EXERCISE
Swap "lens" for "camera" in the entries starting with the line that contains "What is the" and going on through the line that contains "986 millimetres", then write out only those lines with everything else left unchanged.

DATA SUPPLIED
= = = = = = =

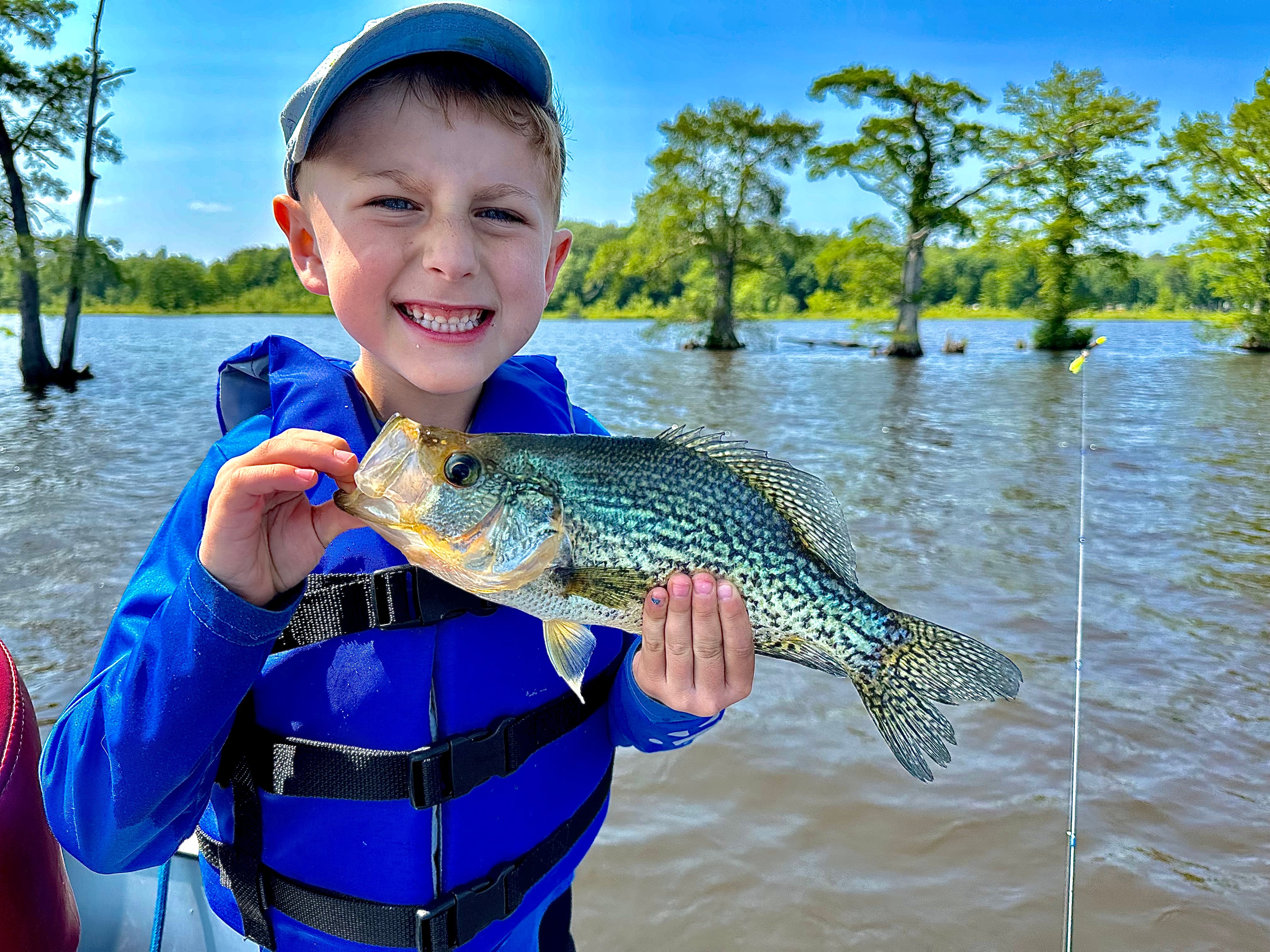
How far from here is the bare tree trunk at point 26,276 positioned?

= = = = = = =

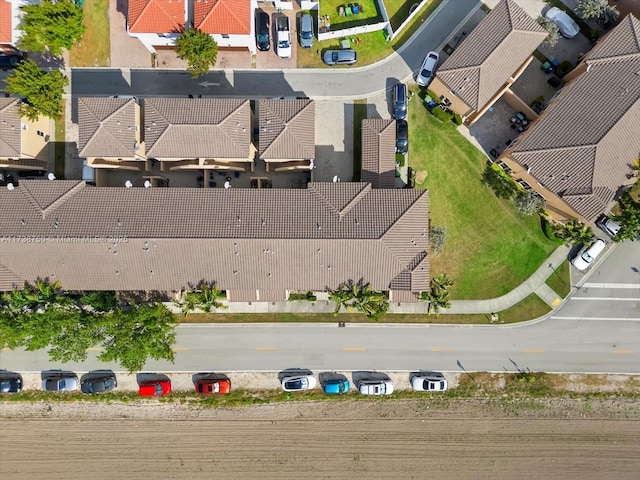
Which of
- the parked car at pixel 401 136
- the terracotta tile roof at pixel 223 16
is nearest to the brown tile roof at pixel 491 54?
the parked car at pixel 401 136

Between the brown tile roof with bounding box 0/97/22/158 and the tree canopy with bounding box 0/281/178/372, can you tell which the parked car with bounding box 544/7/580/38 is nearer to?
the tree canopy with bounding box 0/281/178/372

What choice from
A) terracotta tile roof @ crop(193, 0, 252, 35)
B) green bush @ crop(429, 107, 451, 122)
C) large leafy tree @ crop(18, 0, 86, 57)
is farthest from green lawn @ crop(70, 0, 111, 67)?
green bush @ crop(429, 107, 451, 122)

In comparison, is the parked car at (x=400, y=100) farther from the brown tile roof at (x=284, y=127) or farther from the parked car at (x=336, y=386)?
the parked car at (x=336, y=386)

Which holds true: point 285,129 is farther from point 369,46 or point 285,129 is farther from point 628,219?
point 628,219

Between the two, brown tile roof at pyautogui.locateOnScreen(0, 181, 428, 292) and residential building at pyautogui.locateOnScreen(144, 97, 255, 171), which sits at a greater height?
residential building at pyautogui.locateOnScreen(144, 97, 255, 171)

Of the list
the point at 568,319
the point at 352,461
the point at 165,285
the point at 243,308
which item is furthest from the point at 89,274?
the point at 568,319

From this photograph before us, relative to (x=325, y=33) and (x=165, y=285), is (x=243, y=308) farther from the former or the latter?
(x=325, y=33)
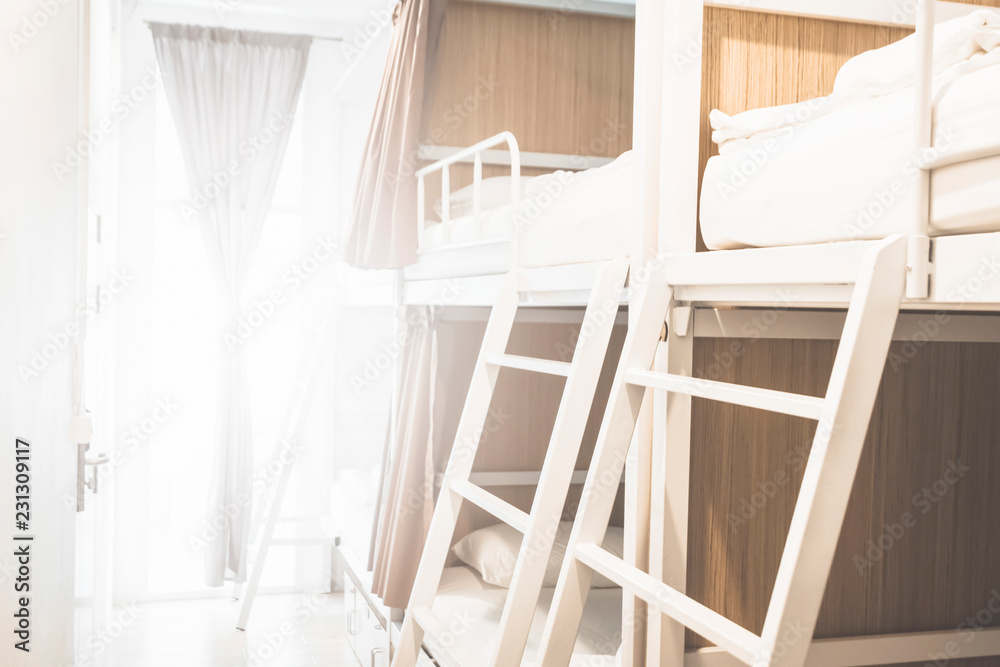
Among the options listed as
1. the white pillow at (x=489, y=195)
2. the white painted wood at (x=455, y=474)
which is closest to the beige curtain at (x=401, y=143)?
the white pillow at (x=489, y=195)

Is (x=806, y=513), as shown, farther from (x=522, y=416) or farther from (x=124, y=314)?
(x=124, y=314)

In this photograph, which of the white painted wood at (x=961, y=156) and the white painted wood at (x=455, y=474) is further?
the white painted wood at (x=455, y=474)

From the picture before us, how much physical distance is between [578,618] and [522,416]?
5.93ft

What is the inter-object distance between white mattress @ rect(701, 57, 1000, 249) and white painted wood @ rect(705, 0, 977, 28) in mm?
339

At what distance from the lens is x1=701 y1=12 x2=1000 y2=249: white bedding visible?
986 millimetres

= = = = = = =

SOLVED EXERCISE
What is the inter-object distance between white mattress @ rect(701, 57, 1000, 249) and white painted wood @ rect(705, 0, 977, 28) in mm?
339

At what distance from the camera is x1=701 y1=12 x2=1000 y2=249: white bedding visible?
986 millimetres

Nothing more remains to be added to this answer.